Monday, March 02, 2009

Big Butch *Blush*


IMAGE © Deborah Kelly Big Butch Billboard 2009

My thanks and general admiration to Debora Kelly for creating the wonderful image and intervention above.
In the spirit of "Hey Hetero" and "Beware of the God" Kelly has done a nice detournement of Maria Kozic's bitch billboard of 1989 to drag around a very sexy image of a butch - on the back of the truck.

There's also gonna be a MArdis Gras entry - of butches and fans dragging alongside the billboard up Okker st. on Saturday night.

*sigh*

And i'm stuck in smellbourne, receiving freaky fire updates on my phone, trying to finish my tome (it's getting there, slowly, but surely)

It's not all bad down south. I've got my own butch icon at home, and she makes me blush and swoon, and sign, and giggle, and sigh some more.....

Big tattooed biceps, hairy musky armpits divided by voluptuous breasts. Real tits, real tats, a soft mo and softer lips. The brut 33 in the bathroom, the collection of cocks in the bedroom. The incredible infinite queerness of a woman who is big and butch and strong and so softly sexily female throughout.


I don't buy into the "butch femme thing" as some rigid sapphic category, but I *adore* having a buxum butch wench so much that bits of me involuntarily water on a regular basis. somehow with her, a lot of stuff seems to be resolved, and a lot more stuff made possible. I feel proud of myself, like i've grown up enough to catch the big fish I always dreamt of. She takes me, and lets me take her places where we both switch and sigh and laugh and fuck and sing across out many genders and many selves.


I desire and respect tranny boys, but the butch wench is what really gets me giggly and happy and exited.... so elegantly striding, sliding along the fence of gender ambiguity. calmly holding herself as a woman in the world, who is not a girl, not a femme, not a man in transition, but a strong, sexy, masculine and feminine, divinely ambiguous woman. Staying outside of the gender privilege of passing as a man, or slipping into the masquerade of closetted femininity, she is confronting, and yet so calm, and so incredibly beautiful.

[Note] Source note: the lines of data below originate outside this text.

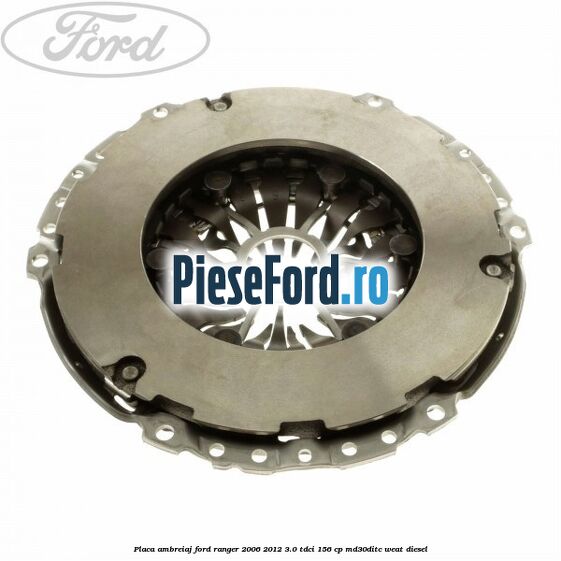 Placa ambreiaj Ford Ranger 2006-2012 3.0 TDCi 156 cp MD30DITC, WEAT diesel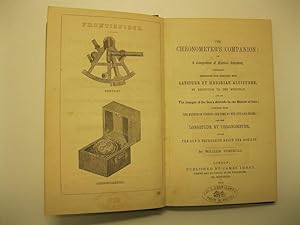 The chronometer's companion or a compendium of Nautical Astronomy, Comprising Methods for Finding...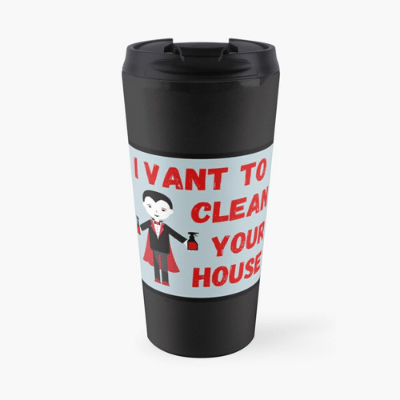 I Vant To Clean Your House Savvy Cleaner Funny Cleaning Gifts Travel Mug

As i get older, I'm more aware of the exaggerated femininity of young insecure girls, twittering in frills, frocks and shite shoes. Long hair, long nails, high voices. Part of me is tempted to blame the young, because I wasn't ever like that myself, and I feel like echoing the cliched chorus of old feminists "but we weren't like that when we were young"...... and of course I wasn't, and of course my friend's weren't, and fortunately most of us aren't "yummy mummies" either, pushing 3-wheeled designer prams between the four-wheeled drives and pilates classes.

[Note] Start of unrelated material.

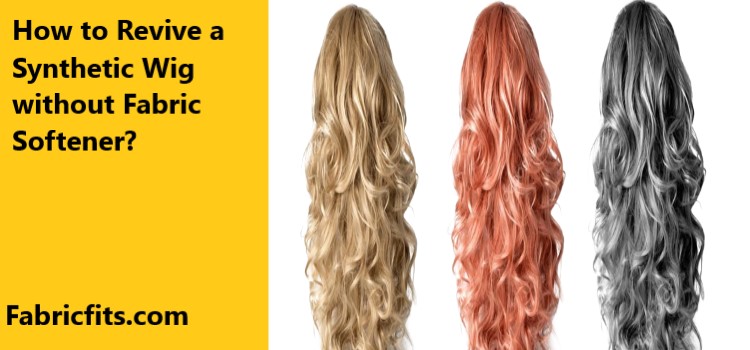 How to Revive a Synthetic Wig without Fabric Softener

To categorise all younger women as oppressed or unfeminist , ignores the enormous amount of deviation that does exist among younger women; which are still in a minority - like the young student radicals, the anarchists, the baby-dykes, the other young radical student feminists. Thing is - we are always in the minority... and its only when you get older that you see young people as an anonymous cohort; as separate, generally conformist and strangely sexualised, and so incredibly insecure..... It's great to see the variety of genders in dykedom - the differing femmes, the differing genders the variation from andro to butch, to leather daddy, from coy bois to T-d up transmen. My hazy memories of 15 years ago had 99% of dykes looking like bad KD Lang clones, so it's good to see women pushing our genders in all shapes and styles.

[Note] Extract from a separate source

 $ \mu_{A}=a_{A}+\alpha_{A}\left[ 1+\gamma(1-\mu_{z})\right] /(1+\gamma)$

Butch women give all of us more space, to breathe, to desire, to walk and stand, and we all have to claim that space, to do our genders differently, more openly, more fluidly, more sexily. To happily and ostentatiously display the infinity of ways in which our bodies, our desires can be and become impossibly exquisite wonderful things..... to take the spaces we can, when we can.

Of course, I'm writing this having not yet left the house. I'm still in my pyjamas, and alternating between opening up the flat, and closing it, as cool cloudy breezes alternate with hot cyclonic blasts. Melbourne weather is more moody than a butch with PMT, and a lot less sexy.